* Start Record excerpts *

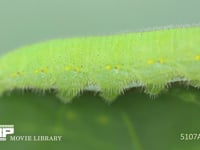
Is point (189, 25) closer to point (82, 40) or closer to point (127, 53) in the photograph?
point (127, 53)

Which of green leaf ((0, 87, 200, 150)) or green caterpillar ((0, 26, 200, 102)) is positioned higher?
green caterpillar ((0, 26, 200, 102))

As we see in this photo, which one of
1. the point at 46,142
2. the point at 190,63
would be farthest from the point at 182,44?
the point at 46,142

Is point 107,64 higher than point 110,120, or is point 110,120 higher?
point 107,64

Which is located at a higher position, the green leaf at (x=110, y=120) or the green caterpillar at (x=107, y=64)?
the green caterpillar at (x=107, y=64)
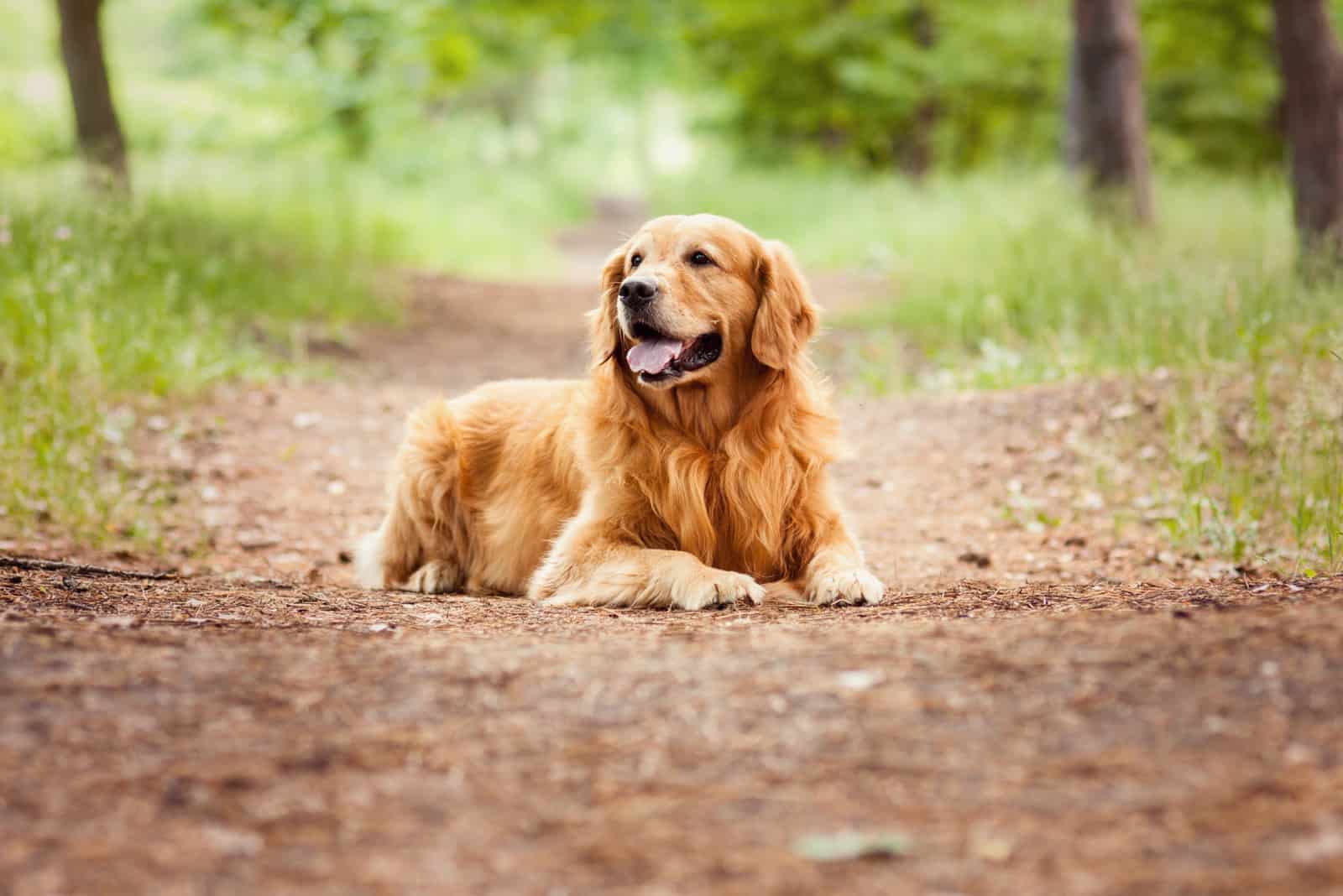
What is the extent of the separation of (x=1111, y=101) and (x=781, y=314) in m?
7.56

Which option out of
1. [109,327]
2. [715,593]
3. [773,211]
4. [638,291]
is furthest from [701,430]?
[773,211]

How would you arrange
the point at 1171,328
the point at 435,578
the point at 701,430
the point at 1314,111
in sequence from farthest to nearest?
the point at 1314,111 → the point at 1171,328 → the point at 435,578 → the point at 701,430

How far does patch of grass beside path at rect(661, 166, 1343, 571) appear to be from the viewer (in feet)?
14.9

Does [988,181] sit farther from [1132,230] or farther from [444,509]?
[444,509]

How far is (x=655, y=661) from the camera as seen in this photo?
8.39 ft

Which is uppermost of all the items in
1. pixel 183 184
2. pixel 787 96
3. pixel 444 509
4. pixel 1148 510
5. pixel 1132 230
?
pixel 787 96

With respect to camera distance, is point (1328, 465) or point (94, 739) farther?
point (1328, 465)

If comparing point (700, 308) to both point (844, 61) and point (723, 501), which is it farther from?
point (844, 61)

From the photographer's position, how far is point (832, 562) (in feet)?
12.7

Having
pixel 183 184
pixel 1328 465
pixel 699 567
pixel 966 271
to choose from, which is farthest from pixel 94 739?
pixel 183 184

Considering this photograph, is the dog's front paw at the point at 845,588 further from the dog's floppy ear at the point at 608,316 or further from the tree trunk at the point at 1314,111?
the tree trunk at the point at 1314,111

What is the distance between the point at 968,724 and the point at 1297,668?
0.65 metres

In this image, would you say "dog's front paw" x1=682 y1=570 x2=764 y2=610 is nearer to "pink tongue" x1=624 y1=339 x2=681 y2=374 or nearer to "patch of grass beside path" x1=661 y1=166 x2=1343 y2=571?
"pink tongue" x1=624 y1=339 x2=681 y2=374

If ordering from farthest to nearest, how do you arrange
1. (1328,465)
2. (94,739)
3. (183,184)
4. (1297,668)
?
(183,184) → (1328,465) → (1297,668) → (94,739)
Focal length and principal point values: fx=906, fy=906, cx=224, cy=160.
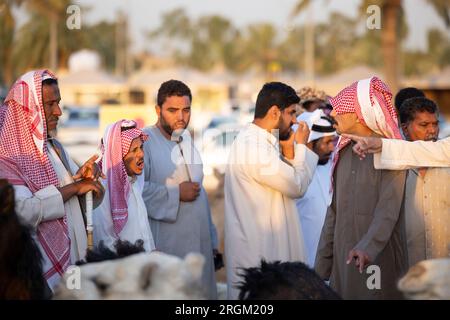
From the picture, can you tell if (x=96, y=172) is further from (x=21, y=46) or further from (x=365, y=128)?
(x=21, y=46)

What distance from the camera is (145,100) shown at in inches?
1933

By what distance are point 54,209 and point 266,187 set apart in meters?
1.72

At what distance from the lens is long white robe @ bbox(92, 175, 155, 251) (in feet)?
18.0

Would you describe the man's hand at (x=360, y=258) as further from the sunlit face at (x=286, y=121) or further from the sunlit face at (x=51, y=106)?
the sunlit face at (x=51, y=106)

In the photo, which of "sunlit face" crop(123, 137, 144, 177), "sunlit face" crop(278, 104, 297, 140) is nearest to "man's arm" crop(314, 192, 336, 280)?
"sunlit face" crop(278, 104, 297, 140)

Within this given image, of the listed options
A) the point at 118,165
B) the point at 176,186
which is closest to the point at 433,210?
the point at 176,186

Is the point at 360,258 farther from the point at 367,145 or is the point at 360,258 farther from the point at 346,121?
the point at 346,121

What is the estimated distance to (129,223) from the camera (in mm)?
5582

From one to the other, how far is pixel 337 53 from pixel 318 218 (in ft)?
236

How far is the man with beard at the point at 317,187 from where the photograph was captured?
7293 millimetres

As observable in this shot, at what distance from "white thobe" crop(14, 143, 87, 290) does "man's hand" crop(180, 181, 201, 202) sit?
103 centimetres

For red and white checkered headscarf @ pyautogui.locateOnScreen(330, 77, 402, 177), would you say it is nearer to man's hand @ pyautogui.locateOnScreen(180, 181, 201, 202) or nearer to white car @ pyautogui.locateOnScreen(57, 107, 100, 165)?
man's hand @ pyautogui.locateOnScreen(180, 181, 201, 202)

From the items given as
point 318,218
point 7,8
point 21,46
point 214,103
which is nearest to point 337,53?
point 214,103

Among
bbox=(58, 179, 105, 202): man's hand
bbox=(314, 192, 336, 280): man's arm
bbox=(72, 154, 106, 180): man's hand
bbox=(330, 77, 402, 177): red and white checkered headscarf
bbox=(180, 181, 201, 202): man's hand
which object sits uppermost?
bbox=(330, 77, 402, 177): red and white checkered headscarf
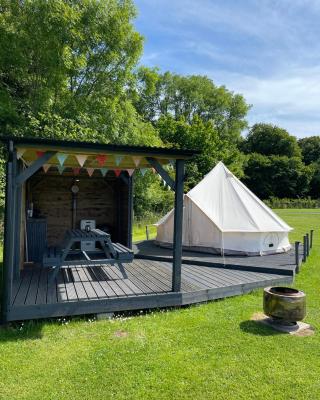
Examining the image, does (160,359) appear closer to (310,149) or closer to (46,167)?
(46,167)

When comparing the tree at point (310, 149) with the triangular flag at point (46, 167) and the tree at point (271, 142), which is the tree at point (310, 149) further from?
the triangular flag at point (46, 167)

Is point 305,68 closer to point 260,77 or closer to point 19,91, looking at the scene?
point 260,77

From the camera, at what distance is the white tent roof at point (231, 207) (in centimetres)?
940

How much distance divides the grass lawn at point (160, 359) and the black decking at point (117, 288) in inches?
8.0

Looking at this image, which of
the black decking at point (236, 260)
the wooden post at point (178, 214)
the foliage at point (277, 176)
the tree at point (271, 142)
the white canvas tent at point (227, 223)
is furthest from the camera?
the tree at point (271, 142)

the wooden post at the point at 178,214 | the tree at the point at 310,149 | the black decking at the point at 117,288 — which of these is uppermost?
the tree at the point at 310,149

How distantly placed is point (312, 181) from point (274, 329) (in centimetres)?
5269

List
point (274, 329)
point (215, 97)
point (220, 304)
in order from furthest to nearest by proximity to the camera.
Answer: point (215, 97), point (220, 304), point (274, 329)

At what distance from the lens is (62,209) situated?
9141 millimetres

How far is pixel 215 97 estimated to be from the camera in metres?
43.2

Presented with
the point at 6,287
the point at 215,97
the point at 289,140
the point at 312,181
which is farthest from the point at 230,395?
the point at 289,140

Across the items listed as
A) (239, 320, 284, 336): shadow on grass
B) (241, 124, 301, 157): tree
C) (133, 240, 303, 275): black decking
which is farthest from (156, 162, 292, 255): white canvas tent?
(241, 124, 301, 157): tree

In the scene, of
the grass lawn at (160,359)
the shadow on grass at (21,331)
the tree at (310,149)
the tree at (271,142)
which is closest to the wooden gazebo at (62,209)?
the shadow on grass at (21,331)

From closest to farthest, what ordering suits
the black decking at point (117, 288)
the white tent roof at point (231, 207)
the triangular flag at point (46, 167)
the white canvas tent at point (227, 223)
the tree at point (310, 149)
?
the black decking at point (117, 288) < the triangular flag at point (46, 167) < the white canvas tent at point (227, 223) < the white tent roof at point (231, 207) < the tree at point (310, 149)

* End Record excerpts *

Write out the material above once more, exactly as it reads, with no pictures.

Is point (189, 25) closer to point (82, 40) or closer to point (127, 53) in the photograph?
point (127, 53)

Which of green leaf ((0, 87, 200, 150)) or green caterpillar ((0, 26, 200, 102)) is positioned higher?
green caterpillar ((0, 26, 200, 102))

As we see in this photo, which one of
1. the point at 46,142
2. the point at 190,63
would be farthest from the point at 182,44?
the point at 46,142

Is point 107,64 higher than point 110,120, or is point 110,120 higher?
point 107,64

Which is located at a higher position, the green leaf at (x=110, y=120) or the green caterpillar at (x=107, y=64)?
the green caterpillar at (x=107, y=64)
What is the extent of the separation of (x=1111, y=101) and (x=781, y=314) in m?
7.56

Which option out of
1. [109,327]
2. [715,593]
3. [773,211]
4. [638,291]
is furthest from [701,430]?
[773,211]

How would you arrange
the point at 1171,328
the point at 435,578
the point at 701,430
the point at 1314,111
in sequence from farthest to nearest?
the point at 1314,111 → the point at 1171,328 → the point at 435,578 → the point at 701,430

How far does patch of grass beside path at rect(661, 166, 1343, 571) appear to be from the viewer (in feet)?
14.9

Does [988,181] sit farther from [1132,230] or farther from [444,509]?
[444,509]

How far is (x=655, y=661) from the camera as seen in this photo?
8.39 ft

Which is uppermost of all the items in
1. pixel 183 184
2. pixel 787 96
3. pixel 444 509
4. pixel 1148 510
5. pixel 1132 230
?
pixel 787 96

With respect to camera distance, is point (1328, 465) or point (94, 739) farther?
point (1328, 465)

If comparing point (700, 308) to both point (844, 61) and point (723, 501), which is it farther from?
point (844, 61)

From the photographer's position, how far is point (832, 562) (in feet)?
12.7

Having
pixel 183 184
pixel 1328 465
pixel 699 567
pixel 966 271
to choose from, which is farthest from pixel 94 739?
pixel 183 184

Considering this photograph, is the dog's front paw at the point at 845,588 further from the dog's floppy ear at the point at 608,316 or further from the tree trunk at the point at 1314,111?
the tree trunk at the point at 1314,111

What is the distance between the point at 968,724 and the point at 1297,668?
0.65 metres

In this image, would you say "dog's front paw" x1=682 y1=570 x2=764 y2=610 is nearer to "pink tongue" x1=624 y1=339 x2=681 y2=374 or nearer to "patch of grass beside path" x1=661 y1=166 x2=1343 y2=571?
"pink tongue" x1=624 y1=339 x2=681 y2=374

If ordering from farthest to nearest, how do you arrange
1. (1328,465)
2. (94,739)
3. (183,184)
4. (1297,668)
?
(183,184) → (1328,465) → (1297,668) → (94,739)
Focal length and principal point values: fx=906, fy=906, cx=224, cy=160.
From the picture, can you tell if (x=96, y=172) is further from (x=21, y=46) or further from (x=365, y=128)?
(x=21, y=46)

What distance from the camera is (145,100) shown at in inches?
1933

By what distance are point 54,209 and point 266,187 set apart in meters?
1.72

At what distance from the lens is long white robe @ bbox(92, 175, 155, 251) (in feet)?
18.0

Would you describe the man's hand at (x=360, y=258) as further from the sunlit face at (x=286, y=121) or further from the sunlit face at (x=51, y=106)?
the sunlit face at (x=51, y=106)

In the photo, which of "sunlit face" crop(123, 137, 144, 177), "sunlit face" crop(278, 104, 297, 140) is nearest to "man's arm" crop(314, 192, 336, 280)?
"sunlit face" crop(278, 104, 297, 140)

Within this given image, of the listed options
A) the point at 118,165
B) the point at 176,186
which is closest to the point at 433,210?
the point at 176,186

Is the point at 360,258 farther from the point at 367,145 or is the point at 360,258 farther from the point at 346,121?
the point at 346,121

What is the estimated distance to (129,223) from the camera (in mm)?
5582

From one to the other, how far is pixel 337 53 from pixel 318 218 (in ft)?
236

How far is the man with beard at the point at 317,187 from where the photograph was captured?
7293 millimetres

As observable in this shot, at what distance from "white thobe" crop(14, 143, 87, 290) does "man's hand" crop(180, 181, 201, 202) sit?
103 centimetres

For red and white checkered headscarf @ pyautogui.locateOnScreen(330, 77, 402, 177), would you say it is nearer to man's hand @ pyautogui.locateOnScreen(180, 181, 201, 202) or nearer to white car @ pyautogui.locateOnScreen(57, 107, 100, 165)?
man's hand @ pyautogui.locateOnScreen(180, 181, 201, 202)

From the items given as
point 318,218
point 7,8
point 21,46
point 214,103
which is nearest to point 337,53?
point 214,103

Among
bbox=(58, 179, 105, 202): man's hand
bbox=(314, 192, 336, 280): man's arm
bbox=(72, 154, 106, 180): man's hand
bbox=(330, 77, 402, 177): red and white checkered headscarf
bbox=(180, 181, 201, 202): man's hand
which object sits uppermost?
bbox=(330, 77, 402, 177): red and white checkered headscarf
Examining the image, does (160,359) appear closer to (310,149) or closer to (46,167)?
(46,167)

When comparing the tree at point (310, 149) with the triangular flag at point (46, 167) and the tree at point (271, 142), which is the tree at point (310, 149) further from?
the triangular flag at point (46, 167)

Is point 305,68 closer to point 260,77 or closer to point 19,91, looking at the scene?
point 260,77

From the camera, at what distance is the white tent roof at point (231, 207) (in centimetres)?
940

How much distance divides the grass lawn at point (160, 359) and the black decking at point (117, 288) in inches?
8.0

Looking at this image, which of
the black decking at point (236, 260)
the wooden post at point (178, 214)
the foliage at point (277, 176)
the tree at point (271, 142)
the white canvas tent at point (227, 223)
is furthest from the camera?
the tree at point (271, 142)

the wooden post at the point at 178,214 | the tree at the point at 310,149 | the black decking at the point at 117,288 — which of these is uppermost?
the tree at the point at 310,149

How distantly placed is point (312, 181) from point (274, 329) (in centimetres)?
5269

List
point (274, 329)
point (215, 97)
point (220, 304)
in order from furthest to nearest by proximity to the camera.
Answer: point (215, 97), point (220, 304), point (274, 329)

At what distance from the lens is (62,209) situated?
9141 millimetres

How far is pixel 215 97 estimated to be from the camera in metres?
43.2

Presented with
the point at 6,287
the point at 215,97
the point at 289,140
the point at 312,181
which is farthest from the point at 230,395?
the point at 289,140

Across the items listed as
A) (239, 320, 284, 336): shadow on grass
B) (241, 124, 301, 157): tree
C) (133, 240, 303, 275): black decking
which is farthest from (156, 162, 292, 255): white canvas tent?
(241, 124, 301, 157): tree

In the scene, of
the grass lawn at (160,359)
the shadow on grass at (21,331)
the tree at (310,149)
the tree at (271,142)
which is closest to the wooden gazebo at (62,209)?
the shadow on grass at (21,331)

From closest to farthest, what ordering suits
the black decking at point (117, 288)
the white tent roof at point (231, 207)
the triangular flag at point (46, 167)
the white canvas tent at point (227, 223)
the tree at point (310, 149)
?
the black decking at point (117, 288) < the triangular flag at point (46, 167) < the white canvas tent at point (227, 223) < the white tent roof at point (231, 207) < the tree at point (310, 149)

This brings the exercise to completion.